通知。您发送一个批次,包括一些可以通知您的地址。它可能是电子邮件地址,也可能是您想要通知的URL(IP地址,端口和路径)。
-
If you elect to use email (or similar) notification you can then do a proper WS request to retrieve the batch.
如果您选择使用电子邮件(或类似)通知,则可以执行正确的WS请求以检索批处理。
-
If you elect to use WS notification, you have a small web service that either gets a simple notification, and does a WS request to get the result, or they send you the entire result.
如果您选择使用WS通知,那么您将拥有一个小型Web服务,该服务可以获得简单的通知,并执行WS请求以获取结果,或者它们会向您发送整个结果。
-
-
If you want to be rude, open several hundred threads and make several hundred concurrent requests. This will take less elapsed time, but will swamp their server.
如果你想要粗鲁,打开几百个线程并发出几百个并发请求。这将花费更少的时间,但会淹没他们的服务器。
#4
0
You can ask for a file (XML) containing all the ID details from the central DB and you can get it converted in to some object mappings. Then having object list at your end you can compare and update accordingly.

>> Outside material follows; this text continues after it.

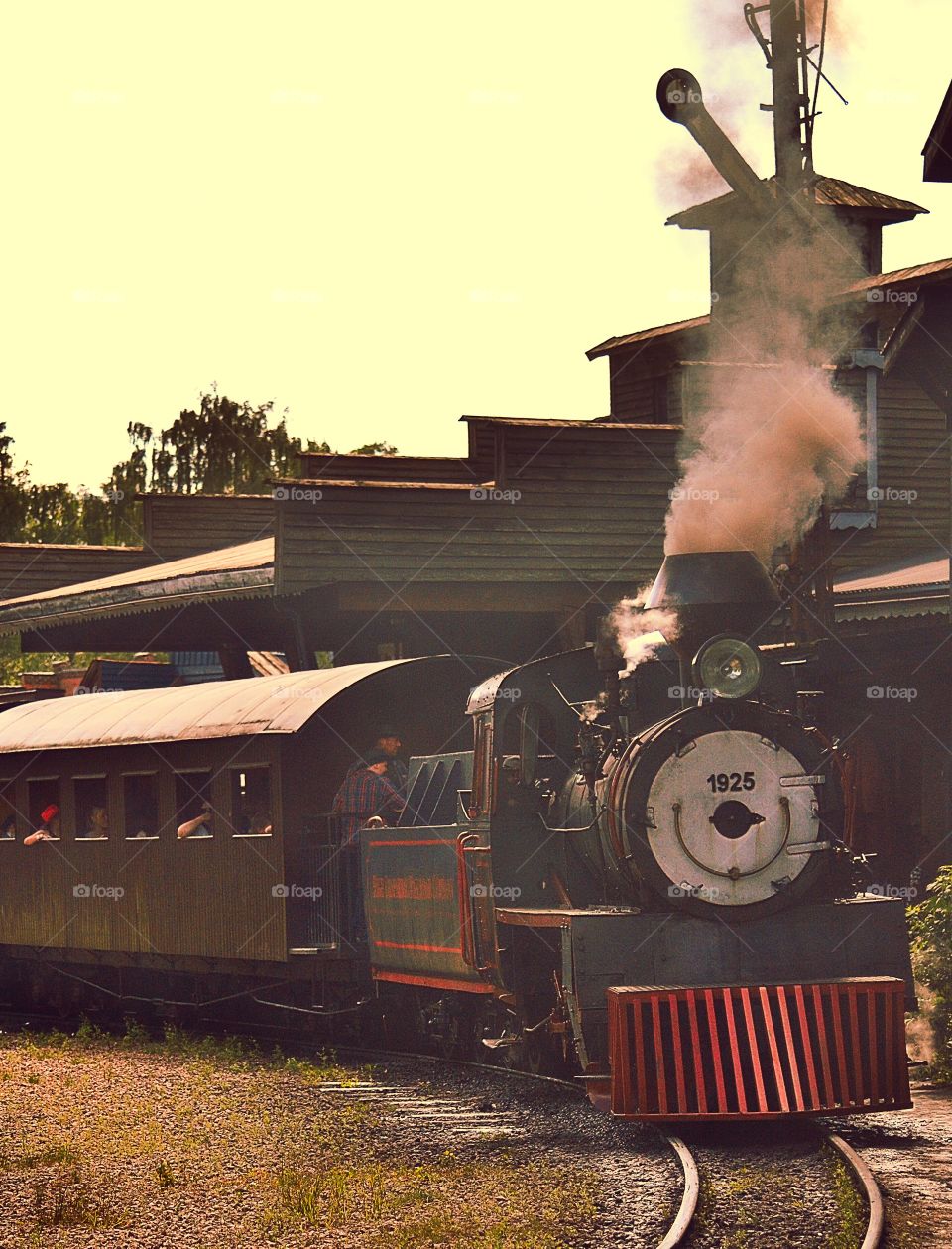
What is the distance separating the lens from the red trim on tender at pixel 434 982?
11453 millimetres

您可以请求包含来自*数据库的所有ID详细信息的文件(XML),您可以将其转换为某些对象映射。然后在您的最后有对象列表,您可以相应地进行比较和更新。
#5
0
how about messaging? On the central database side, a messaging queue system can be created for storing db records update events, and there may be a topic for each client databases so that client can only subscribe to those interesting events. The queue will be responsible for notifying client of records update events.
消息怎么样?在*数据库端,可以创建用于存储db记录更新事件的消息传递队列系统,并且每个客户端数据库可能有一个主题,以便客户端只能订阅那些有趣的事件。队列将负责通知客户端记录更新事件。